Netflix signed an exclusive feature distribution deal with Japanese Studio Ponoc and will release The Imaginary later this year. Tribeca launched a new distribution unit to get more festival films on major streaming platforms. Robert Morgan’s hybrid thriller Stopmotion will get a U.S. theatrical run in February before heading to Shudder on May 31. And Busifan’s Chinese epic The Storm got a limited run in several English-language territories.
8) Colombian Drama:
For about a week, all anyone was talking about was the Colombian graphic designer who convinced several major media sources that she worked extensively on Hayo Miyazaki’s The Boy and the Heron. Modern news cycles are short, however, and the drama surrounding the scandal seems long gone now. What remains, however, is a Colombian animation industry that is rapidly maturing and deserves more positive press, so we highlighted some of the best work being done in the country.
9) Public Domain:
Another fad that seemed to come and go in the blink of an eye was a short-lived obsession with Mickey Mouse, specifically the Steamboat Willie version of Mickey, hitting the public domain. There were a few days when loads of new Mickey content hit the web, most of it pretty bad, but the buzz quickly died down. That said, last year’s Winnie-the-Pooh: Blood and Honey made $5.2 million at the box office, so we don’t think we’ve seen the last of the Steamboat Willie-inspired content.
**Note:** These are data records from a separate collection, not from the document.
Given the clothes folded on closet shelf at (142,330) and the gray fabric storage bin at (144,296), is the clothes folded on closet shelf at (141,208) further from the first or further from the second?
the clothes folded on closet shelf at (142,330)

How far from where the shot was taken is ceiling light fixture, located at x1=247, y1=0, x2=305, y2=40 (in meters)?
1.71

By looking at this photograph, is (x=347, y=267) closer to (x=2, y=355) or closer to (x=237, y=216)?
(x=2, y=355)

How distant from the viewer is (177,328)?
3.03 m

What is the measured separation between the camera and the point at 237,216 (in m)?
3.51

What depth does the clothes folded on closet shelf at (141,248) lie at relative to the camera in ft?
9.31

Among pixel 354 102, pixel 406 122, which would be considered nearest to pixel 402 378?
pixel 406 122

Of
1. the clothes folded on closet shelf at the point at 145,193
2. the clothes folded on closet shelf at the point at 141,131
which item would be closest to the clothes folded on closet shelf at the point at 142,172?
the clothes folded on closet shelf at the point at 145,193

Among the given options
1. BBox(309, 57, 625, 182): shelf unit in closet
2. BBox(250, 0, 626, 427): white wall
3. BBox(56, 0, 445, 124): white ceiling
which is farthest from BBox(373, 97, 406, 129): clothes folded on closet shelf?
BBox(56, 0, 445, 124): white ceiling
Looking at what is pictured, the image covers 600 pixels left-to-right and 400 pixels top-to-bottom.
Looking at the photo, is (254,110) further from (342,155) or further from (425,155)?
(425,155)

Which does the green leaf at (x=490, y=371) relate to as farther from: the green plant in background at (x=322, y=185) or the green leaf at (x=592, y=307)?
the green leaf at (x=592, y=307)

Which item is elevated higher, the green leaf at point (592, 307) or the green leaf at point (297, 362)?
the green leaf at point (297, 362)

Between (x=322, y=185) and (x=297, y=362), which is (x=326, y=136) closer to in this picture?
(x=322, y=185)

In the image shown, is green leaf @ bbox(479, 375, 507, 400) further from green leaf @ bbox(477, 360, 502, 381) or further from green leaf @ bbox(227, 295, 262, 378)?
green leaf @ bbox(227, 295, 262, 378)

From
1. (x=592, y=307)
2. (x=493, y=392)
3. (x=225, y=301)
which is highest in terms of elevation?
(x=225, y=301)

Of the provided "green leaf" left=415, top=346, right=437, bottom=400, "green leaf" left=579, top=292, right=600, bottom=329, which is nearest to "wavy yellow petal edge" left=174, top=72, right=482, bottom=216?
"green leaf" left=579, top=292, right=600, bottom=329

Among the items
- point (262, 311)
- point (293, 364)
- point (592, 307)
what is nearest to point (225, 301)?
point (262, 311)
We had the tremendous pleasure of discussing this year’s 15 Oscar-shortlisted animated shorts with their directors, who shared their favorite shots and the first piece of concept art they made for their films and discussed their visual approach to storytelling. We also got to sit down for a face-to-face with Suzume director Makoto Shinkai, who talked about writing and storyboarding his own films.